Erie Canal draining lures anglers

Dec. 7—The Erie Canal is currently being drained for its yearly winter maintenance. While that means the end of the recreational boating season, about mid-May to mid-October, it also signals something to local and visiting fishing enthusiasts.

Each year, the canal is drained through culverts into the tributaries flowing north to Lake Ontario. For the local angler that's higher water in areas such as Burt Dam in Newfane off of 18 Mile Creek and that means more fish.

This yearly event was once done more or less at random, but according to Shane Mahar, New York State Canal Corp. spokesperson, for two years a new tactic has been tested on an experimental basis. Instead of draining the canal in late October, regulated flows of water from the Erie Canal into the Lake Ontario tributaries will take place each year between September and December for fall fishing.

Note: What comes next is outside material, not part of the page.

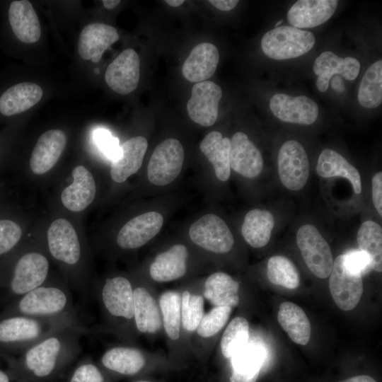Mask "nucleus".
<instances>
[{"label": "nucleus", "mask_w": 382, "mask_h": 382, "mask_svg": "<svg viewBox=\"0 0 382 382\" xmlns=\"http://www.w3.org/2000/svg\"><path fill=\"white\" fill-rule=\"evenodd\" d=\"M73 183L61 194L63 205L74 212H81L93 201L96 192L94 178L83 166H77L72 170Z\"/></svg>", "instance_id": "obj_24"}, {"label": "nucleus", "mask_w": 382, "mask_h": 382, "mask_svg": "<svg viewBox=\"0 0 382 382\" xmlns=\"http://www.w3.org/2000/svg\"><path fill=\"white\" fill-rule=\"evenodd\" d=\"M296 241L309 270L318 278L328 277L334 258L328 243L318 228L311 224L301 226L296 232Z\"/></svg>", "instance_id": "obj_7"}, {"label": "nucleus", "mask_w": 382, "mask_h": 382, "mask_svg": "<svg viewBox=\"0 0 382 382\" xmlns=\"http://www.w3.org/2000/svg\"><path fill=\"white\" fill-rule=\"evenodd\" d=\"M185 158L184 149L176 139H167L154 149L147 166L150 183L158 186L171 183L180 174Z\"/></svg>", "instance_id": "obj_10"}, {"label": "nucleus", "mask_w": 382, "mask_h": 382, "mask_svg": "<svg viewBox=\"0 0 382 382\" xmlns=\"http://www.w3.org/2000/svg\"><path fill=\"white\" fill-rule=\"evenodd\" d=\"M371 196L373 204L380 216H382V172H377L371 179Z\"/></svg>", "instance_id": "obj_47"}, {"label": "nucleus", "mask_w": 382, "mask_h": 382, "mask_svg": "<svg viewBox=\"0 0 382 382\" xmlns=\"http://www.w3.org/2000/svg\"><path fill=\"white\" fill-rule=\"evenodd\" d=\"M231 139L217 131L207 134L199 144L201 151L212 164L216 178L227 181L231 175L229 161Z\"/></svg>", "instance_id": "obj_30"}, {"label": "nucleus", "mask_w": 382, "mask_h": 382, "mask_svg": "<svg viewBox=\"0 0 382 382\" xmlns=\"http://www.w3.org/2000/svg\"><path fill=\"white\" fill-rule=\"evenodd\" d=\"M165 2L173 7H178L184 3V0H166Z\"/></svg>", "instance_id": "obj_52"}, {"label": "nucleus", "mask_w": 382, "mask_h": 382, "mask_svg": "<svg viewBox=\"0 0 382 382\" xmlns=\"http://www.w3.org/2000/svg\"><path fill=\"white\" fill-rule=\"evenodd\" d=\"M359 250L369 260L370 268L378 272L382 271V227L373 221L366 220L359 226L357 233Z\"/></svg>", "instance_id": "obj_35"}, {"label": "nucleus", "mask_w": 382, "mask_h": 382, "mask_svg": "<svg viewBox=\"0 0 382 382\" xmlns=\"http://www.w3.org/2000/svg\"><path fill=\"white\" fill-rule=\"evenodd\" d=\"M101 364L110 371L132 376L141 370L145 359L141 352L136 348L117 346L105 352L101 357Z\"/></svg>", "instance_id": "obj_33"}, {"label": "nucleus", "mask_w": 382, "mask_h": 382, "mask_svg": "<svg viewBox=\"0 0 382 382\" xmlns=\"http://www.w3.org/2000/svg\"><path fill=\"white\" fill-rule=\"evenodd\" d=\"M119 38L117 30L112 25L101 23L87 25L79 35V54L83 59L97 63Z\"/></svg>", "instance_id": "obj_18"}, {"label": "nucleus", "mask_w": 382, "mask_h": 382, "mask_svg": "<svg viewBox=\"0 0 382 382\" xmlns=\"http://www.w3.org/2000/svg\"><path fill=\"white\" fill-rule=\"evenodd\" d=\"M159 306L163 314V322L167 335L172 340L180 336L181 324V297L178 292L168 291L160 297Z\"/></svg>", "instance_id": "obj_40"}, {"label": "nucleus", "mask_w": 382, "mask_h": 382, "mask_svg": "<svg viewBox=\"0 0 382 382\" xmlns=\"http://www.w3.org/2000/svg\"><path fill=\"white\" fill-rule=\"evenodd\" d=\"M270 108L276 117L289 123L310 125L318 116L317 103L306 96L276 93L270 99Z\"/></svg>", "instance_id": "obj_15"}, {"label": "nucleus", "mask_w": 382, "mask_h": 382, "mask_svg": "<svg viewBox=\"0 0 382 382\" xmlns=\"http://www.w3.org/2000/svg\"><path fill=\"white\" fill-rule=\"evenodd\" d=\"M103 6L108 9H112L117 6L120 1V0H103L102 1Z\"/></svg>", "instance_id": "obj_51"}, {"label": "nucleus", "mask_w": 382, "mask_h": 382, "mask_svg": "<svg viewBox=\"0 0 382 382\" xmlns=\"http://www.w3.org/2000/svg\"><path fill=\"white\" fill-rule=\"evenodd\" d=\"M344 254L347 262L352 267L359 271L361 274L371 269L369 257L364 252L359 250H350Z\"/></svg>", "instance_id": "obj_46"}, {"label": "nucleus", "mask_w": 382, "mask_h": 382, "mask_svg": "<svg viewBox=\"0 0 382 382\" xmlns=\"http://www.w3.org/2000/svg\"><path fill=\"white\" fill-rule=\"evenodd\" d=\"M82 327L57 329L21 352L18 364L35 379H46L81 351Z\"/></svg>", "instance_id": "obj_1"}, {"label": "nucleus", "mask_w": 382, "mask_h": 382, "mask_svg": "<svg viewBox=\"0 0 382 382\" xmlns=\"http://www.w3.org/2000/svg\"><path fill=\"white\" fill-rule=\"evenodd\" d=\"M278 321L293 342L306 345L309 342L311 327L305 312L298 305L285 301L279 308Z\"/></svg>", "instance_id": "obj_31"}, {"label": "nucleus", "mask_w": 382, "mask_h": 382, "mask_svg": "<svg viewBox=\"0 0 382 382\" xmlns=\"http://www.w3.org/2000/svg\"><path fill=\"white\" fill-rule=\"evenodd\" d=\"M358 100L366 108L382 103V60H378L366 71L359 85Z\"/></svg>", "instance_id": "obj_37"}, {"label": "nucleus", "mask_w": 382, "mask_h": 382, "mask_svg": "<svg viewBox=\"0 0 382 382\" xmlns=\"http://www.w3.org/2000/svg\"><path fill=\"white\" fill-rule=\"evenodd\" d=\"M316 169L318 175L323 178L341 177L347 179L355 194L361 193V177L359 170L337 151L330 149L323 150Z\"/></svg>", "instance_id": "obj_27"}, {"label": "nucleus", "mask_w": 382, "mask_h": 382, "mask_svg": "<svg viewBox=\"0 0 382 382\" xmlns=\"http://www.w3.org/2000/svg\"><path fill=\"white\" fill-rule=\"evenodd\" d=\"M249 325L243 317L234 318L226 327L221 340V349L226 358H231L248 342Z\"/></svg>", "instance_id": "obj_39"}, {"label": "nucleus", "mask_w": 382, "mask_h": 382, "mask_svg": "<svg viewBox=\"0 0 382 382\" xmlns=\"http://www.w3.org/2000/svg\"><path fill=\"white\" fill-rule=\"evenodd\" d=\"M50 263L42 253L26 251L11 263L8 272L0 277V286L7 288L13 301L42 284L49 274Z\"/></svg>", "instance_id": "obj_4"}, {"label": "nucleus", "mask_w": 382, "mask_h": 382, "mask_svg": "<svg viewBox=\"0 0 382 382\" xmlns=\"http://www.w3.org/2000/svg\"><path fill=\"white\" fill-rule=\"evenodd\" d=\"M140 78V60L137 52L128 48L123 50L108 66L105 80L108 86L120 94L134 91Z\"/></svg>", "instance_id": "obj_14"}, {"label": "nucleus", "mask_w": 382, "mask_h": 382, "mask_svg": "<svg viewBox=\"0 0 382 382\" xmlns=\"http://www.w3.org/2000/svg\"><path fill=\"white\" fill-rule=\"evenodd\" d=\"M0 382H10L8 376L0 369Z\"/></svg>", "instance_id": "obj_53"}, {"label": "nucleus", "mask_w": 382, "mask_h": 382, "mask_svg": "<svg viewBox=\"0 0 382 382\" xmlns=\"http://www.w3.org/2000/svg\"><path fill=\"white\" fill-rule=\"evenodd\" d=\"M316 42L314 35L293 26H279L267 31L261 40L265 55L283 60L300 57L309 52Z\"/></svg>", "instance_id": "obj_5"}, {"label": "nucleus", "mask_w": 382, "mask_h": 382, "mask_svg": "<svg viewBox=\"0 0 382 382\" xmlns=\"http://www.w3.org/2000/svg\"><path fill=\"white\" fill-rule=\"evenodd\" d=\"M69 382H104V378L93 363L86 361L75 369Z\"/></svg>", "instance_id": "obj_45"}, {"label": "nucleus", "mask_w": 382, "mask_h": 382, "mask_svg": "<svg viewBox=\"0 0 382 382\" xmlns=\"http://www.w3.org/2000/svg\"><path fill=\"white\" fill-rule=\"evenodd\" d=\"M219 61V51L209 42H202L195 47L185 59L182 68L183 76L190 82H202L215 72Z\"/></svg>", "instance_id": "obj_26"}, {"label": "nucleus", "mask_w": 382, "mask_h": 382, "mask_svg": "<svg viewBox=\"0 0 382 382\" xmlns=\"http://www.w3.org/2000/svg\"><path fill=\"white\" fill-rule=\"evenodd\" d=\"M136 382H149V381H136Z\"/></svg>", "instance_id": "obj_55"}, {"label": "nucleus", "mask_w": 382, "mask_h": 382, "mask_svg": "<svg viewBox=\"0 0 382 382\" xmlns=\"http://www.w3.org/2000/svg\"><path fill=\"white\" fill-rule=\"evenodd\" d=\"M331 85L332 88L337 91L343 92L345 91V86L343 81L340 78L337 76L335 77L332 79Z\"/></svg>", "instance_id": "obj_50"}, {"label": "nucleus", "mask_w": 382, "mask_h": 382, "mask_svg": "<svg viewBox=\"0 0 382 382\" xmlns=\"http://www.w3.org/2000/svg\"><path fill=\"white\" fill-rule=\"evenodd\" d=\"M190 239L202 248L216 253L229 252L234 244L233 236L226 223L214 214H207L190 227Z\"/></svg>", "instance_id": "obj_11"}, {"label": "nucleus", "mask_w": 382, "mask_h": 382, "mask_svg": "<svg viewBox=\"0 0 382 382\" xmlns=\"http://www.w3.org/2000/svg\"><path fill=\"white\" fill-rule=\"evenodd\" d=\"M229 161L231 169L250 179L261 173L264 163L260 150L247 134L242 132H236L232 136Z\"/></svg>", "instance_id": "obj_17"}, {"label": "nucleus", "mask_w": 382, "mask_h": 382, "mask_svg": "<svg viewBox=\"0 0 382 382\" xmlns=\"http://www.w3.org/2000/svg\"><path fill=\"white\" fill-rule=\"evenodd\" d=\"M100 298L105 311L110 317L127 321L134 318L133 288L126 277L116 276L105 279Z\"/></svg>", "instance_id": "obj_12"}, {"label": "nucleus", "mask_w": 382, "mask_h": 382, "mask_svg": "<svg viewBox=\"0 0 382 382\" xmlns=\"http://www.w3.org/2000/svg\"><path fill=\"white\" fill-rule=\"evenodd\" d=\"M64 327L76 326L59 320L3 315L0 318V351L21 352L52 332Z\"/></svg>", "instance_id": "obj_3"}, {"label": "nucleus", "mask_w": 382, "mask_h": 382, "mask_svg": "<svg viewBox=\"0 0 382 382\" xmlns=\"http://www.w3.org/2000/svg\"><path fill=\"white\" fill-rule=\"evenodd\" d=\"M7 20L11 32L19 41L30 44L39 40L40 23L29 1H11L8 6Z\"/></svg>", "instance_id": "obj_19"}, {"label": "nucleus", "mask_w": 382, "mask_h": 382, "mask_svg": "<svg viewBox=\"0 0 382 382\" xmlns=\"http://www.w3.org/2000/svg\"><path fill=\"white\" fill-rule=\"evenodd\" d=\"M267 276L272 284L289 289L297 288L300 283L297 268L290 259L284 255L270 257L267 265Z\"/></svg>", "instance_id": "obj_38"}, {"label": "nucleus", "mask_w": 382, "mask_h": 382, "mask_svg": "<svg viewBox=\"0 0 382 382\" xmlns=\"http://www.w3.org/2000/svg\"><path fill=\"white\" fill-rule=\"evenodd\" d=\"M188 251L181 244L172 246L158 254L149 269L151 277L156 282H170L183 277L187 270Z\"/></svg>", "instance_id": "obj_28"}, {"label": "nucleus", "mask_w": 382, "mask_h": 382, "mask_svg": "<svg viewBox=\"0 0 382 382\" xmlns=\"http://www.w3.org/2000/svg\"><path fill=\"white\" fill-rule=\"evenodd\" d=\"M277 172L281 183L287 190L299 191L310 175V163L302 144L296 140L285 141L277 155Z\"/></svg>", "instance_id": "obj_9"}, {"label": "nucleus", "mask_w": 382, "mask_h": 382, "mask_svg": "<svg viewBox=\"0 0 382 382\" xmlns=\"http://www.w3.org/2000/svg\"><path fill=\"white\" fill-rule=\"evenodd\" d=\"M231 313V307H214L202 317L197 328V334L203 337H209L216 335L225 325Z\"/></svg>", "instance_id": "obj_42"}, {"label": "nucleus", "mask_w": 382, "mask_h": 382, "mask_svg": "<svg viewBox=\"0 0 382 382\" xmlns=\"http://www.w3.org/2000/svg\"><path fill=\"white\" fill-rule=\"evenodd\" d=\"M163 224V216L157 212L137 215L121 228L116 243L120 248L125 250L141 247L158 233Z\"/></svg>", "instance_id": "obj_16"}, {"label": "nucleus", "mask_w": 382, "mask_h": 382, "mask_svg": "<svg viewBox=\"0 0 382 382\" xmlns=\"http://www.w3.org/2000/svg\"><path fill=\"white\" fill-rule=\"evenodd\" d=\"M340 382H377L374 378L368 375L353 376Z\"/></svg>", "instance_id": "obj_49"}, {"label": "nucleus", "mask_w": 382, "mask_h": 382, "mask_svg": "<svg viewBox=\"0 0 382 382\" xmlns=\"http://www.w3.org/2000/svg\"><path fill=\"white\" fill-rule=\"evenodd\" d=\"M1 144H0V153H1Z\"/></svg>", "instance_id": "obj_56"}, {"label": "nucleus", "mask_w": 382, "mask_h": 382, "mask_svg": "<svg viewBox=\"0 0 382 382\" xmlns=\"http://www.w3.org/2000/svg\"><path fill=\"white\" fill-rule=\"evenodd\" d=\"M134 318L141 332L154 333L161 327L162 319L155 299L143 287L133 289Z\"/></svg>", "instance_id": "obj_32"}, {"label": "nucleus", "mask_w": 382, "mask_h": 382, "mask_svg": "<svg viewBox=\"0 0 382 382\" xmlns=\"http://www.w3.org/2000/svg\"><path fill=\"white\" fill-rule=\"evenodd\" d=\"M66 144V134L60 129H50L42 134L30 158V167L33 173L42 175L52 169L60 158Z\"/></svg>", "instance_id": "obj_20"}, {"label": "nucleus", "mask_w": 382, "mask_h": 382, "mask_svg": "<svg viewBox=\"0 0 382 382\" xmlns=\"http://www.w3.org/2000/svg\"><path fill=\"white\" fill-rule=\"evenodd\" d=\"M22 234V228L17 222L11 219H0V257L8 255L17 246Z\"/></svg>", "instance_id": "obj_43"}, {"label": "nucleus", "mask_w": 382, "mask_h": 382, "mask_svg": "<svg viewBox=\"0 0 382 382\" xmlns=\"http://www.w3.org/2000/svg\"><path fill=\"white\" fill-rule=\"evenodd\" d=\"M3 315H23L33 318L66 321L83 327L74 308L71 294L64 284L40 286L13 301Z\"/></svg>", "instance_id": "obj_2"}, {"label": "nucleus", "mask_w": 382, "mask_h": 382, "mask_svg": "<svg viewBox=\"0 0 382 382\" xmlns=\"http://www.w3.org/2000/svg\"><path fill=\"white\" fill-rule=\"evenodd\" d=\"M94 139L99 149L111 161L117 156L120 151L119 140L109 131L105 129H96L94 132Z\"/></svg>", "instance_id": "obj_44"}, {"label": "nucleus", "mask_w": 382, "mask_h": 382, "mask_svg": "<svg viewBox=\"0 0 382 382\" xmlns=\"http://www.w3.org/2000/svg\"><path fill=\"white\" fill-rule=\"evenodd\" d=\"M47 242L52 257L70 270L76 269L77 273L78 267L83 261V252L78 235L72 224L65 219L54 220L47 231ZM78 278L80 286L79 295L83 297L79 275Z\"/></svg>", "instance_id": "obj_6"}, {"label": "nucleus", "mask_w": 382, "mask_h": 382, "mask_svg": "<svg viewBox=\"0 0 382 382\" xmlns=\"http://www.w3.org/2000/svg\"><path fill=\"white\" fill-rule=\"evenodd\" d=\"M203 316V297L184 291L181 298V323L183 328L188 331L197 330Z\"/></svg>", "instance_id": "obj_41"}, {"label": "nucleus", "mask_w": 382, "mask_h": 382, "mask_svg": "<svg viewBox=\"0 0 382 382\" xmlns=\"http://www.w3.org/2000/svg\"><path fill=\"white\" fill-rule=\"evenodd\" d=\"M148 142L145 137L137 136L120 146L117 156L112 160L110 175L118 183L125 182L141 168Z\"/></svg>", "instance_id": "obj_23"}, {"label": "nucleus", "mask_w": 382, "mask_h": 382, "mask_svg": "<svg viewBox=\"0 0 382 382\" xmlns=\"http://www.w3.org/2000/svg\"><path fill=\"white\" fill-rule=\"evenodd\" d=\"M222 96L220 86L211 81L196 83L187 103L189 117L195 122L209 127L216 120Z\"/></svg>", "instance_id": "obj_13"}, {"label": "nucleus", "mask_w": 382, "mask_h": 382, "mask_svg": "<svg viewBox=\"0 0 382 382\" xmlns=\"http://www.w3.org/2000/svg\"><path fill=\"white\" fill-rule=\"evenodd\" d=\"M204 297L216 306L235 307L239 303L238 283L225 272H217L206 280Z\"/></svg>", "instance_id": "obj_34"}, {"label": "nucleus", "mask_w": 382, "mask_h": 382, "mask_svg": "<svg viewBox=\"0 0 382 382\" xmlns=\"http://www.w3.org/2000/svg\"><path fill=\"white\" fill-rule=\"evenodd\" d=\"M337 4V0H299L289 10L287 19L299 29L316 27L332 17Z\"/></svg>", "instance_id": "obj_22"}, {"label": "nucleus", "mask_w": 382, "mask_h": 382, "mask_svg": "<svg viewBox=\"0 0 382 382\" xmlns=\"http://www.w3.org/2000/svg\"><path fill=\"white\" fill-rule=\"evenodd\" d=\"M209 2L216 8L228 11L236 7L238 3V0H209Z\"/></svg>", "instance_id": "obj_48"}, {"label": "nucleus", "mask_w": 382, "mask_h": 382, "mask_svg": "<svg viewBox=\"0 0 382 382\" xmlns=\"http://www.w3.org/2000/svg\"><path fill=\"white\" fill-rule=\"evenodd\" d=\"M360 66L359 62L354 57L342 58L332 52H323L313 64V71L318 76L316 86L319 91L325 92L335 74H340L349 81L354 80L359 75Z\"/></svg>", "instance_id": "obj_21"}, {"label": "nucleus", "mask_w": 382, "mask_h": 382, "mask_svg": "<svg viewBox=\"0 0 382 382\" xmlns=\"http://www.w3.org/2000/svg\"><path fill=\"white\" fill-rule=\"evenodd\" d=\"M42 90L32 82H20L5 88L0 93V115L10 117L36 105L42 98Z\"/></svg>", "instance_id": "obj_25"}, {"label": "nucleus", "mask_w": 382, "mask_h": 382, "mask_svg": "<svg viewBox=\"0 0 382 382\" xmlns=\"http://www.w3.org/2000/svg\"><path fill=\"white\" fill-rule=\"evenodd\" d=\"M328 284L332 297L341 310L351 311L357 306L363 293L362 274L347 262L344 253L334 260Z\"/></svg>", "instance_id": "obj_8"}, {"label": "nucleus", "mask_w": 382, "mask_h": 382, "mask_svg": "<svg viewBox=\"0 0 382 382\" xmlns=\"http://www.w3.org/2000/svg\"><path fill=\"white\" fill-rule=\"evenodd\" d=\"M274 217L267 209H253L246 213L241 226L244 240L250 246L259 248L270 241L274 227Z\"/></svg>", "instance_id": "obj_29"}, {"label": "nucleus", "mask_w": 382, "mask_h": 382, "mask_svg": "<svg viewBox=\"0 0 382 382\" xmlns=\"http://www.w3.org/2000/svg\"><path fill=\"white\" fill-rule=\"evenodd\" d=\"M283 22V20H280L279 21L277 22L275 24V28L279 27V25Z\"/></svg>", "instance_id": "obj_54"}, {"label": "nucleus", "mask_w": 382, "mask_h": 382, "mask_svg": "<svg viewBox=\"0 0 382 382\" xmlns=\"http://www.w3.org/2000/svg\"><path fill=\"white\" fill-rule=\"evenodd\" d=\"M232 358L230 382H256L263 362V352L256 346H245Z\"/></svg>", "instance_id": "obj_36"}]
</instances>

Mahar said that it wasn't just the fishing community that benefited from fall fishing. People from all around the Northeast region of the country come to places like Newfane to fish and while they are there, they will use restaurants, hotels, bait shops etc. and that helps the bottom line of towns like Newfane.

"We are New York because of the Erie Canal," Mahar said, noting that tourism surrounding the canal is still strong and includes fishing.

Destination Niagara USA Media Contact Frank Campbell said that the program was good sense.

"We can get a lot of use from that water," he said. "It creates access on the tributaries to a lot of fish."

Aaron Cobaugh was at Burt Dam on Tuesday, casting his reel into the muddy waters in hopes of catching a few more fish before leaving to return another day.

"I usually get here two or three times a week," he said and also that he pulled a salmon the day before and hoped to get a few more steelhead trout by sunset.

Cobaugh is also a professor of biology at Niagara County Community College. He said that the benefit of the prolonged draining of the Erie Canal didn't just help anglers like himself to start pulling out salmon and trout out of nearby creeks, it also helped what the Department of Environmental Conservation (DEC) was doing to to maintain the fish population.

"It's helpful in a lot of ways," he said. "If you're going to drain the canal anyways, why not make the most of it?"